Tissue arrays were dewaxed and antigens retrieved using high pressure. Endogenous peroxidases were blocked with 3% hydrogen peroxide for 10 min. After immersion in normal goat serum for 30 min, tissues were incubated with the primary antibody at 4 °C overnight, washed with phosphate-buffered saline (PBS), and then incubated with a biotin-conjugated secondary antibody for 30 min at 37 °C. After washing, the sections were incubated with horseradish peroxidase (HRP) complex for 30 min at 37 °C and visualized using diaminobenzidine (DAB). All immunohistochemical images were obtained under an Olympus BX51 microscope equipped with a 20× , a 40× , or 100× objective lens (Olympus, Tokyo, Japan) and a DP 50 camera (Olympus). Images were processed using DPC controller software (Olympus).

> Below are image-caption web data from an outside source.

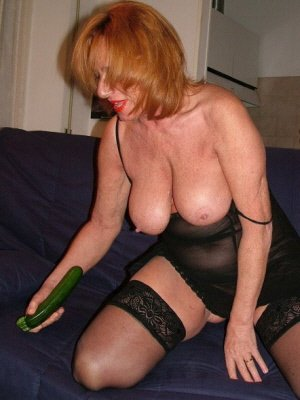Angie62, 62 from Bedfordshire | XXX Sex Contacts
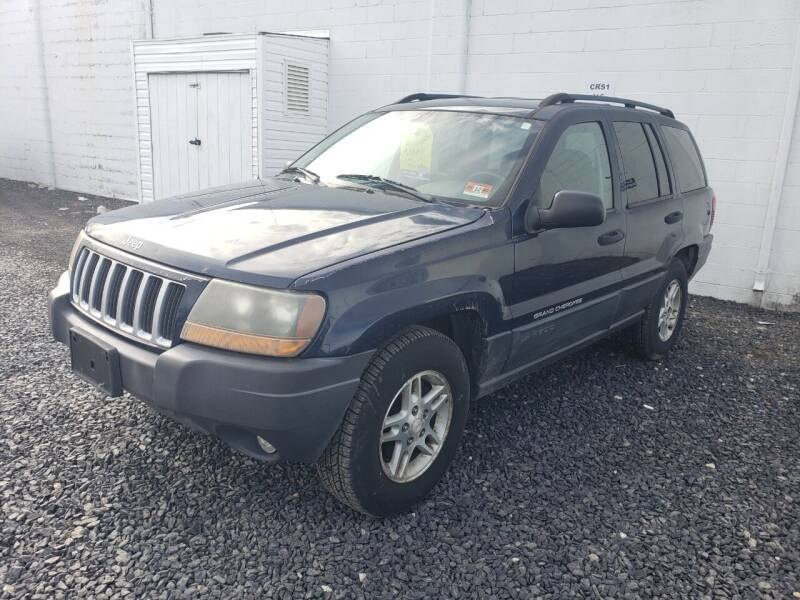 2004 Jeep Grand Cherokee for sale at CRS 1 LLC in Lakewood NJ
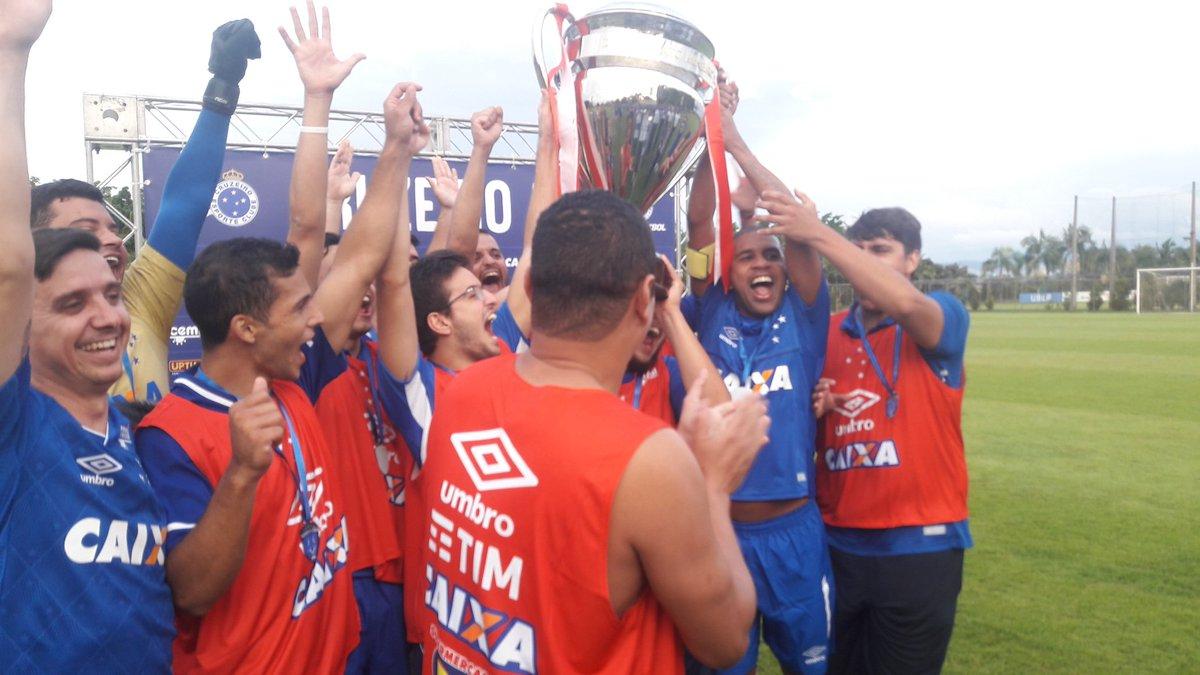 Taça do Campeão e foto com os participan...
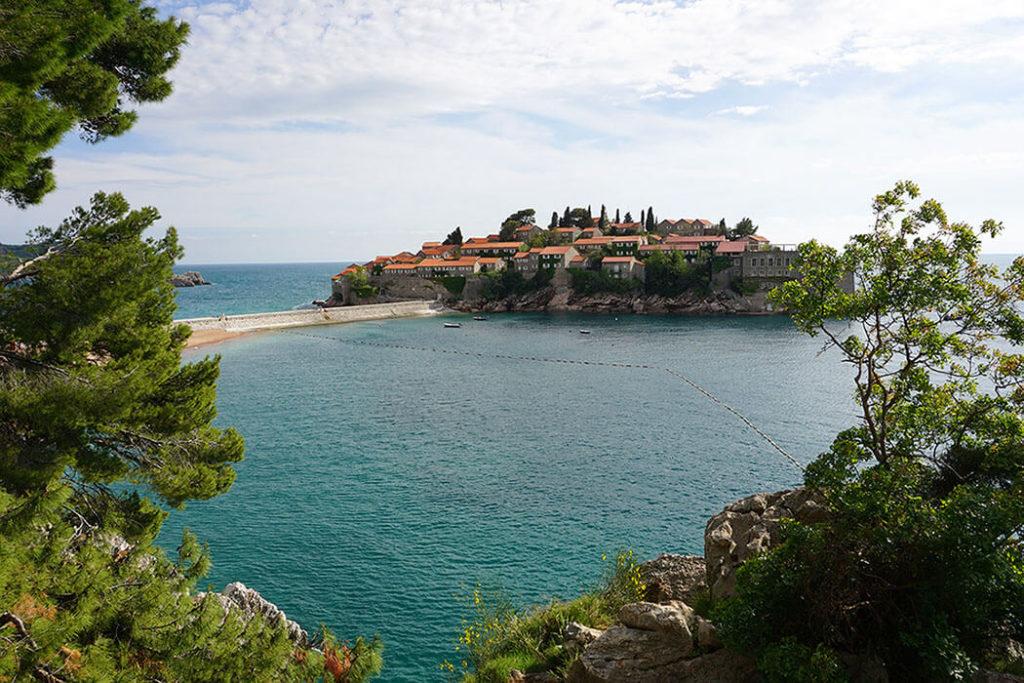 Blick auf die Insel Sveti Stefan an der Küste von Montenegro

Immunohistochemical staining was evaluated by a semiquantitative scoring method. The SLC39A4 staining was scored as follows: no staining (0), light positive staining (1), medium positive staining (2), and strong positive staining (3). The area of positive staining was scored as: <5% (0), 5–25% (1), 26–50% (2), 51–75% (3), and >75% (4). An overall score was calculated by multiplying the intensity and expression scores for each sample. SLC39A4 expression was dichotomized using median staining intensity as the cutoff to define “high” or “low” as above or below the median, respectively.

Cell culture

The A549 and SPC-A-1 lung cancer cells and the BEAS-2B normal lung epithelial cell line were maintained in RPMI-1640 medium supplemented with 10% (vol/vol) foetal bovine serum (FBS), 10 mM l-glutamine, and 5 mg/mL penicillin/streptomycin at 37 °C with 5% CO2. All media and supplements were purchased from Invitrogen (Carlsbad, CA, USA).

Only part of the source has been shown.